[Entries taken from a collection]
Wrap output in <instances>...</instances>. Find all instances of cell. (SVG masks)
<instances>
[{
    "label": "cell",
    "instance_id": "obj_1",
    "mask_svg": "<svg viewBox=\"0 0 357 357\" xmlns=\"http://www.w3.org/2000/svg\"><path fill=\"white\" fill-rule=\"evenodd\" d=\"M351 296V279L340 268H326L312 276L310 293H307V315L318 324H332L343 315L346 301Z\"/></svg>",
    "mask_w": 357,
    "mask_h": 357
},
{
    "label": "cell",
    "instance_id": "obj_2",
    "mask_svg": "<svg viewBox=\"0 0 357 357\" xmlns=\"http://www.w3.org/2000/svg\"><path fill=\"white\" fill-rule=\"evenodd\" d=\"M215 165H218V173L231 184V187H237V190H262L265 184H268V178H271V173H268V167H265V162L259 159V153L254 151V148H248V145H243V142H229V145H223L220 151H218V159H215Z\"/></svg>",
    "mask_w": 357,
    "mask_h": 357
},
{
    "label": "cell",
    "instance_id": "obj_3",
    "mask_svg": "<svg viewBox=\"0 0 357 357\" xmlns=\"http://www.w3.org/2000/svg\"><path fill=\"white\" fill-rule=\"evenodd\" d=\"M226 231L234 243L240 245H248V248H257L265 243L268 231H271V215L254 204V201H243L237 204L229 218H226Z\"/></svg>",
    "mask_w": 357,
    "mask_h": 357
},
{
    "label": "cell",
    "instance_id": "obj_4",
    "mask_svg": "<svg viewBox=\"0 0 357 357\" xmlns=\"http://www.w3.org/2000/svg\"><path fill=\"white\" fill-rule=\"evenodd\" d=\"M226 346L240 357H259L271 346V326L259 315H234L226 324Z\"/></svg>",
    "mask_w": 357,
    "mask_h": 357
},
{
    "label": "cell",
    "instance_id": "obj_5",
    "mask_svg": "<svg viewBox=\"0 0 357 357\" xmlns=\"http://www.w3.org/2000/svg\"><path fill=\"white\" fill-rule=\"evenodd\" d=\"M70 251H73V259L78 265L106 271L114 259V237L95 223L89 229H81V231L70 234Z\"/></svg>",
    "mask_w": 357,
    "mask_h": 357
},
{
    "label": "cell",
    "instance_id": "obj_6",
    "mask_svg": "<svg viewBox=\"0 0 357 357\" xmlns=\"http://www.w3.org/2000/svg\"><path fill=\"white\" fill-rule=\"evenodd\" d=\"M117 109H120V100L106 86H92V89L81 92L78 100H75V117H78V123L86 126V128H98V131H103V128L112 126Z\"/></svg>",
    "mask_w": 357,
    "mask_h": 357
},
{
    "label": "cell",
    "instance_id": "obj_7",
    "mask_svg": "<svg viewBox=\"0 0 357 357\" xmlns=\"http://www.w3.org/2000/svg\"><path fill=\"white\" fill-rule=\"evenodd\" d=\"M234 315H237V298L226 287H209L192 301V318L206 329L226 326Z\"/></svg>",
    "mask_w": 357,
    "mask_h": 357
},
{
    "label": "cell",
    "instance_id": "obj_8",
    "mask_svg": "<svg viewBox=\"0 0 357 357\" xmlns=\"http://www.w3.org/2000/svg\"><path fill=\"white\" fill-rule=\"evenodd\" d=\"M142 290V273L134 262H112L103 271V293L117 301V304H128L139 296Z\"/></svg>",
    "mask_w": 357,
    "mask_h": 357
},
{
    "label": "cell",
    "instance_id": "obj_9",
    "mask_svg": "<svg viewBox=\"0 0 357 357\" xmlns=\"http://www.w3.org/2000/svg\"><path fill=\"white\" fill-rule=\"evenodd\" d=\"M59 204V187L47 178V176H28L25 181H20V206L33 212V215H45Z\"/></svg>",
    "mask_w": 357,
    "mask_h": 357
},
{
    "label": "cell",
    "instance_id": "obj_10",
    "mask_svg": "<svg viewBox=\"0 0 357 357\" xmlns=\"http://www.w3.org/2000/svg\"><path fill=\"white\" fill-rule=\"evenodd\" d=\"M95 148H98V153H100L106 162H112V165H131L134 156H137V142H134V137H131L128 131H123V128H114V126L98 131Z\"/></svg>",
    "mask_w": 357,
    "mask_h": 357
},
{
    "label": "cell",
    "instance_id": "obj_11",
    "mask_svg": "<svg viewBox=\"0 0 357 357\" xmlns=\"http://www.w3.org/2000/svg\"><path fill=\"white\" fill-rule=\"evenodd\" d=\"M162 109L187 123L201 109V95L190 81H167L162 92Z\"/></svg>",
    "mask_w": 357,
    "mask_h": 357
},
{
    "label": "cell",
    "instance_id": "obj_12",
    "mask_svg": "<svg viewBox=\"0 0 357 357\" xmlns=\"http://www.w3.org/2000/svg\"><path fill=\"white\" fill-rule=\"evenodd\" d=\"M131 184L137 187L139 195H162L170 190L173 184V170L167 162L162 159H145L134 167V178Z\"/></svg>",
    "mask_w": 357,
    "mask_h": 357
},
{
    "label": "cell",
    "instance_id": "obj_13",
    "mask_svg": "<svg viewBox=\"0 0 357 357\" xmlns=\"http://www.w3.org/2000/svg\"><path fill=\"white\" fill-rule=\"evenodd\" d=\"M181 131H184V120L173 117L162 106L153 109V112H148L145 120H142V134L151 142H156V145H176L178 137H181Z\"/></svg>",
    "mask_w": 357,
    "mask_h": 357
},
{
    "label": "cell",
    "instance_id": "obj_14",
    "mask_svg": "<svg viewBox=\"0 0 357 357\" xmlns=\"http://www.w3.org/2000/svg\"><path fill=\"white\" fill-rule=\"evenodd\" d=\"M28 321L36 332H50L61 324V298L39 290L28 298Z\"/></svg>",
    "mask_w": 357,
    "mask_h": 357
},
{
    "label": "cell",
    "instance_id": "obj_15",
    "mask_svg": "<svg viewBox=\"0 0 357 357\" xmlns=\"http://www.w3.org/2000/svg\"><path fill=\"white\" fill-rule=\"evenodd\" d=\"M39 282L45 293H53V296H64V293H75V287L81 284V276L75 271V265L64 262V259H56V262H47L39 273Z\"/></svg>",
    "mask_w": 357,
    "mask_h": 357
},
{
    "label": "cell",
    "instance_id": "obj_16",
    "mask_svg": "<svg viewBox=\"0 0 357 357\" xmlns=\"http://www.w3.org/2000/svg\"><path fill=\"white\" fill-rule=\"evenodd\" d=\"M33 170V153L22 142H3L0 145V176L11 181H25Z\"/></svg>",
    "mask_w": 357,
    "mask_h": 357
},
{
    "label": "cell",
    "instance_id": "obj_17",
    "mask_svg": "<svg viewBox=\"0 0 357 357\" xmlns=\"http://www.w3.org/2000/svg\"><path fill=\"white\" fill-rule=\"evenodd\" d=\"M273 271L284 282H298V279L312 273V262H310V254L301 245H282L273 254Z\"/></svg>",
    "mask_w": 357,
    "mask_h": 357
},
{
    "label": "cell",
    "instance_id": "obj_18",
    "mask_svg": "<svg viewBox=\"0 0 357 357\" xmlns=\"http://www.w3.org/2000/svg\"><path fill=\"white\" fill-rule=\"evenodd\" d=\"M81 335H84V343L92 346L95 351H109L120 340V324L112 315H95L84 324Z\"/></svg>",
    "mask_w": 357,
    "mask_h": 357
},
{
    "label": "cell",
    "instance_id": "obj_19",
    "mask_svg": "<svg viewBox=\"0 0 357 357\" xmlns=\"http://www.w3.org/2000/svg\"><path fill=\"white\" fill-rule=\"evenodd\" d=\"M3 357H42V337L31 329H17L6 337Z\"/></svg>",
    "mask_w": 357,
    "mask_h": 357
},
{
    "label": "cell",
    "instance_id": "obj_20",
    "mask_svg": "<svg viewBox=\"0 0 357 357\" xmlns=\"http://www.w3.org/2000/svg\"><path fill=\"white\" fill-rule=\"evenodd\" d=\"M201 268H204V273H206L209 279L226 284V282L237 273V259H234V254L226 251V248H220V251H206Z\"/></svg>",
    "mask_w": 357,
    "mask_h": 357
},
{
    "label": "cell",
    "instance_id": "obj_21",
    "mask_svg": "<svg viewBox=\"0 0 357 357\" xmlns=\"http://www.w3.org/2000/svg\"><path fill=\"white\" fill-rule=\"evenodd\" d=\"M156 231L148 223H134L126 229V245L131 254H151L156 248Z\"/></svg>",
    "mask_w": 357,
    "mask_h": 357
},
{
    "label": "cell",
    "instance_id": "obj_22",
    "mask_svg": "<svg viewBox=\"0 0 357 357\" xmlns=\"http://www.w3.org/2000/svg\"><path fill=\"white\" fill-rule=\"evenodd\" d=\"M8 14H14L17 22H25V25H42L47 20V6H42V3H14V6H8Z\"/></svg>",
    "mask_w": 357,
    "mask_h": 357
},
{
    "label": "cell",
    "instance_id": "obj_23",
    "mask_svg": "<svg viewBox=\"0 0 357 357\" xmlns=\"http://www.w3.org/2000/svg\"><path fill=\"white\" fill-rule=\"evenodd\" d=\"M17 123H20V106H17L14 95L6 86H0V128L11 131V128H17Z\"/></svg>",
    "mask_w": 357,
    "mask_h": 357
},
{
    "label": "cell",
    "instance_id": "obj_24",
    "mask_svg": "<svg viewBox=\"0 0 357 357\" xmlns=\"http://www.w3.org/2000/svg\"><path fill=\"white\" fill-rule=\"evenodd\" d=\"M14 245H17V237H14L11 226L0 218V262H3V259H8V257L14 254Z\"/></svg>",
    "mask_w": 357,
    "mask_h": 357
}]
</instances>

◆ **DESCRIPTION OF THE TASK**
Rewrite the part of the data that opens at its first line and closes with the line containing "296V279L340 268H326L312 276L310", changing "obj_1" to "object_1" and leaving everything else as it stands.

◆ **TASK ANSWER**
Wrap output in <instances>...</instances>. Find all instances of cell. (SVG masks)
<instances>
[{
    "label": "cell",
    "instance_id": "object_1",
    "mask_svg": "<svg viewBox=\"0 0 357 357\" xmlns=\"http://www.w3.org/2000/svg\"><path fill=\"white\" fill-rule=\"evenodd\" d=\"M351 296V279L340 268H326L312 276L310 293H307V315L318 324H332L343 315L346 301Z\"/></svg>",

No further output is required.